— Task objective —
When you transcribe the listing that follows, keep every line exact and omit the pictures.

— Records supplied —
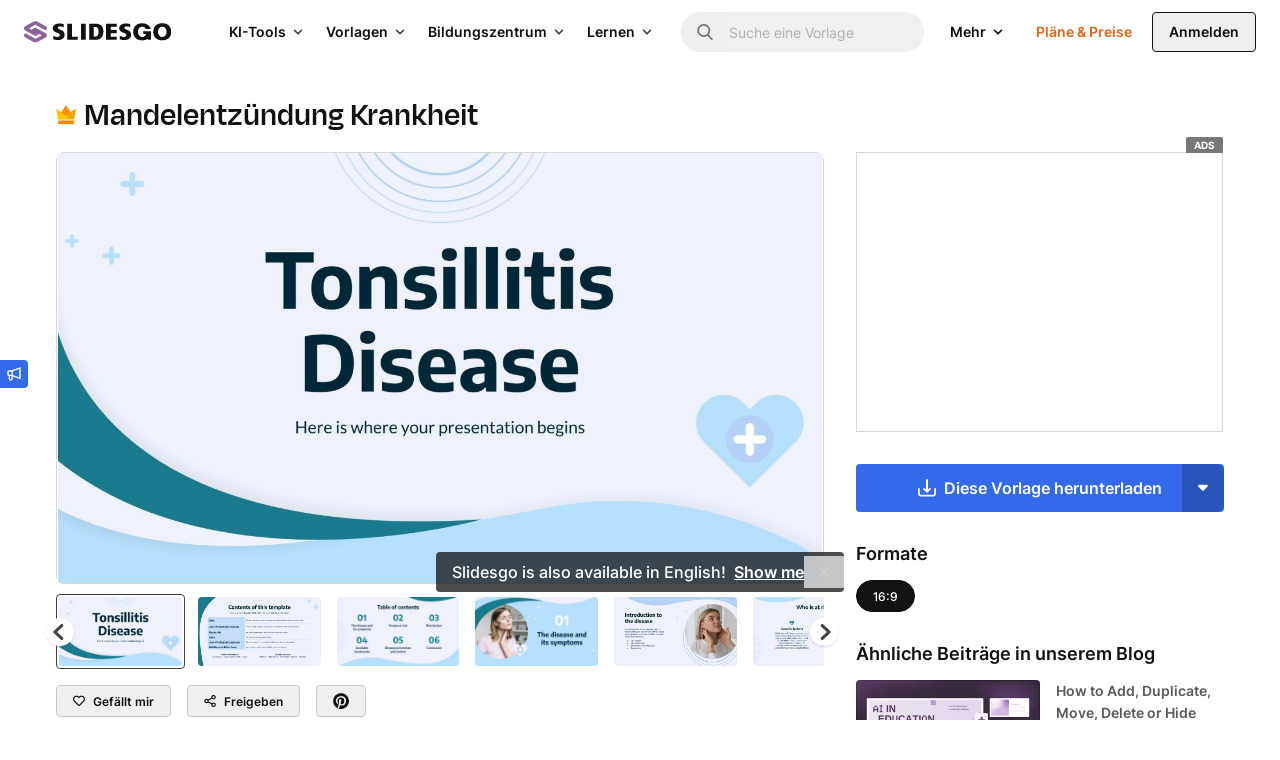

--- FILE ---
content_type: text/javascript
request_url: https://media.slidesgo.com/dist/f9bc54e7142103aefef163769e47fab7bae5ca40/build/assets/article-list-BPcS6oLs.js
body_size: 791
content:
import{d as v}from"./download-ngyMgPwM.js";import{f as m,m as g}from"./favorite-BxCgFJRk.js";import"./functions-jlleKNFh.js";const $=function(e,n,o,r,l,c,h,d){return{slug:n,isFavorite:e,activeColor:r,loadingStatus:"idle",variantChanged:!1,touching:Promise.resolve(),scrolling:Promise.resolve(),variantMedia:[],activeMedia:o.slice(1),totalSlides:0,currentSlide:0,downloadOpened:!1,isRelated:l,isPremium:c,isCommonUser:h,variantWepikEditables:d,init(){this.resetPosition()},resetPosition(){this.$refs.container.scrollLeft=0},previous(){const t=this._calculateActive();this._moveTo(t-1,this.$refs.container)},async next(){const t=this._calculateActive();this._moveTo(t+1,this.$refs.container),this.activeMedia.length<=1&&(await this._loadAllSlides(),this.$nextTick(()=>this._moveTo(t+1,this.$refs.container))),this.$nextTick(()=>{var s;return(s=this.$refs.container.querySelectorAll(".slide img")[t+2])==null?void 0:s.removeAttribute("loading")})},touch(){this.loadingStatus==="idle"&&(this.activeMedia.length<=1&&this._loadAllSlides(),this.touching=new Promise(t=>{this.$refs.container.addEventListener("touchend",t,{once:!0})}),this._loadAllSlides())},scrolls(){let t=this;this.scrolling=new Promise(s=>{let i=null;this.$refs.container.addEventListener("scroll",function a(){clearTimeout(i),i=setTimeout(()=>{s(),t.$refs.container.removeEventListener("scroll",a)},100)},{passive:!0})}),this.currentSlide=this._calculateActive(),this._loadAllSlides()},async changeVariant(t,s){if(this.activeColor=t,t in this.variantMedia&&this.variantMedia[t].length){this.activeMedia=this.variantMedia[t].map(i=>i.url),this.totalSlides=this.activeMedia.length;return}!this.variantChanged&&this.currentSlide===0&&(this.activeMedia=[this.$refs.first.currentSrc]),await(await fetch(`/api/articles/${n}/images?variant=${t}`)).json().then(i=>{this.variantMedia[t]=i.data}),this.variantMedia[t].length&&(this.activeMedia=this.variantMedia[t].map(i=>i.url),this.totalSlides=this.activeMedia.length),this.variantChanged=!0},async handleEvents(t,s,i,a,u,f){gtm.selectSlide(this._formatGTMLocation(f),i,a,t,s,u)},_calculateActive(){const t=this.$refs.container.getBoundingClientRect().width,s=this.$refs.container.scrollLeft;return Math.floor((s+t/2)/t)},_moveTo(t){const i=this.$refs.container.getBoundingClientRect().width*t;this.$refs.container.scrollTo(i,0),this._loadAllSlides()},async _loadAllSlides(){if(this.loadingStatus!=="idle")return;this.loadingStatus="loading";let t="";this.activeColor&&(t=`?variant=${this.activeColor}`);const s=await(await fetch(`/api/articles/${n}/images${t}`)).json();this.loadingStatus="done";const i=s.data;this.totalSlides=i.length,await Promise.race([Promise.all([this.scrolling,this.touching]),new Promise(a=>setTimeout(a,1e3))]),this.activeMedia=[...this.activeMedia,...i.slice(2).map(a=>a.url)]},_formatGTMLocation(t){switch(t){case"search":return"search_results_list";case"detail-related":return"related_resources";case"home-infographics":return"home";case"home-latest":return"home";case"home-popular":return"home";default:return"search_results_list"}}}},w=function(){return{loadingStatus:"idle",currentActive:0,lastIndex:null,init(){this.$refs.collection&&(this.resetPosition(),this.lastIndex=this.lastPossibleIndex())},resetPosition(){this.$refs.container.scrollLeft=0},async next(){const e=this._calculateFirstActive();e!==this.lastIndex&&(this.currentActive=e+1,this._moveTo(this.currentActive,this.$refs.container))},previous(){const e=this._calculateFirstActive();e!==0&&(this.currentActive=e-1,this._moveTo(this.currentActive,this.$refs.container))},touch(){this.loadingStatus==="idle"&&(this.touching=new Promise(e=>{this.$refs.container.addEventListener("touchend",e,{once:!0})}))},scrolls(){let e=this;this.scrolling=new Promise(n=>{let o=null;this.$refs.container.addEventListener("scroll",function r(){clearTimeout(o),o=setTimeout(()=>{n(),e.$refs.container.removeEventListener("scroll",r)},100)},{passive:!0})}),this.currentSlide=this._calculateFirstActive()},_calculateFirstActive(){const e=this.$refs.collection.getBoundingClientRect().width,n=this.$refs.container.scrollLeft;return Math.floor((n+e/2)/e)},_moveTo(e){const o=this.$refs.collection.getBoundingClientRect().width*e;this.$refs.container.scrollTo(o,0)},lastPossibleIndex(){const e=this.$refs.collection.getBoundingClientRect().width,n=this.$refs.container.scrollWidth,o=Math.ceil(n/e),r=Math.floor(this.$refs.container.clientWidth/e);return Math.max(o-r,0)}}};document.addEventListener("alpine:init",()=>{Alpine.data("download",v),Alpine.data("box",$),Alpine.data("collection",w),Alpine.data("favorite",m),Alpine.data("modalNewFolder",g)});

— Answer section —
--- FILE ---
content_type: text/javascript
request_url: https://media.slidesgo.com/dist/f9bc54e7142103aefef163769e47fab7bae5ca40/build/assets/article-list-BPcS6oLs.js
body_size: 791
content:
import{d as v}from"./download-ngyMgPwM.js";import{f as m,m as g}from"./favorite-BxCgFJRk.js";import"./functions-jlleKNFh.js";const $=function(e,n,o,r,l,c,h,d){return{slug:n,isFavorite:e,activeColor:r,loadingStatus:"idle",variantChanged:!1,touching:Promise.resolve(),scrolling:Promise.resolve(),variantMedia:[],activeMedia:o.slice(1),totalSlides:0,currentSlide:0,downloadOpened:!1,isRelated:l,isPremium:c,isCommonUser:h,variantWepikEditables:d,init(){this.resetPosition()},resetPosition(){this.$refs.container.scrollLeft=0},previous(){const t=this._calculateActive();this._moveTo(t-1,this.$refs.container)},async next(){const t=this._calculateActive();this._moveTo(t+1,this.$refs.container),this.activeMedia.length<=1&&(await this._loadAllSlides(),this.$nextTick(()=>this._moveTo(t+1,this.$refs.container))),this.$nextTick(()=>{var s;return(s=this.$refs.container.querySelectorAll(".slide img")[t+2])==null?void 0:s.removeAttribute("loading")})},touch(){this.loadingStatus==="idle"&&(this.activeMedia.length<=1&&this._loadAllSlides(),this.touching=new Promise(t=>{this.$refs.container.addEventListener("touchend",t,{once:!0})}),this._loadAllSlides())},scrolls(){let t=this;this.scrolling=new Promise(s=>{let i=null;this.$refs.container.addEventListener("scroll",function a(){clearTimeout(i),i=setTimeout(()=>{s(),t.$refs.container.removeEventListener("scroll",a)},100)},{passive:!0})}),this.currentSlide=this._calculateActive(),this._loadAllSlides()},async changeVariant(t,s){if(this.activeColor=t,t in this.variantMedia&&this.variantMedia[t].length){this.activeMedia=this.variantMedia[t].map(i=>i.url),this.totalSlides=this.activeMedia.length;return}!this.variantChanged&&this.currentSlide===0&&(this.activeMedia=[this.$refs.first.currentSrc]),await(await fetch(`/api/articles/${n}/images?variant=${t}`)).json().then(i=>{this.variantMedia[t]=i.data}),this.variantMedia[t].length&&(this.activeMedia=this.variantMedia[t].map(i=>i.url),this.totalSlides=this.activeMedia.length),this.variantChanged=!0},async handleEvents(t,s,i,a,u,f){gtm.selectSlide(this._formatGTMLocation(f),i,a,t,s,u)},_calculateActive(){const t=this.$refs.container.getBoundingClientRect().width,s=this.$refs.container.scrollLeft;return Math.floor((s+t/2)/t)},_moveTo(t){const i=this.$refs.container.getBoundingClientRect().width*t;this.$refs.container.scrollTo(i,0),this._loadAllSlides()},async _loadAllSlides(){if(this.loadingStatus!=="idle")return;this.loadingStatus="loading";let t="";this.activeColor&&(t=`?variant=${this.activeColor}`);const s=await(await fetch(`/api/articles/${n}/images${t}`)).json();this.loadingStatus="done";const i=s.data;this.totalSlides=i.length,await Promise.race([Promise.all([this.scrolling,this.touching]),new Promise(a=>setTimeout(a,1e3))]),this.activeMedia=[...this.activeMedia,...i.slice(2).map(a=>a.url)]},_formatGTMLocation(t){switch(t){case"search":return"search_results_list";case"detail-related":return"related_resources";case"home-infographics":return"home";case"home-latest":return"home";case"home-popular":return"home";default:return"search_results_list"}}}},w=function(){return{loadingStatus:"idle",currentActive:0,lastIndex:null,init(){this.$refs.collection&&(this.resetPosition(),this.lastIndex=this.lastPossibleIndex())},resetPosition(){this.$refs.container.scrollLeft=0},async next(){const e=this._calculateFirstActive();e!==this.lastIndex&&(this.currentActive=e+1,this._moveTo(this.currentActive,this.$refs.container))},previous(){const e=this._calculateFirstActive();e!==0&&(this.currentActive=e-1,this._moveTo(this.currentActive,this.$refs.container))},touch(){this.loadingStatus==="idle"&&(this.touching=new Promise(e=>{this.$refs.container.addEventListener("touchend",e,{once:!0})}))},scrolls(){let e=this;this.scrolling=new Promise(n=>{let o=null;this.$refs.container.addEventListener("scroll",function r(){clearTimeout(o),o=setTimeout(()=>{n(),e.$refs.container.removeEventListener("scroll",r)},100)},{passive:!0})}),this.currentSlide=this._calculateFirstActive()},_calculateFirstActive(){const e=this.$refs.collection.getBoundingClientRect().width,n=this.$refs.container.scrollLeft;return Math.floor((n+e/2)/e)},_moveTo(e){const o=this.$refs.collection.getBoundingClientRect().width*e;this.$refs.container.scrollTo(o,0)},lastPossibleIndex(){const e=this.$refs.collection.getBoundingClientRect().width,n=this.$refs.container.scrollWidth,o=Math.ceil(n/e),r=Math.floor(this.$refs.container.clientWidth/e);return Math.max(o-r,0)}}};document.addEventListener("alpine:init",()=>{Alpine.data("download",v),Alpine.data("box",$),Alpine.data("collection",w),Alpine.data("favorite",m),Alpine.data("modalNewFolder",g)});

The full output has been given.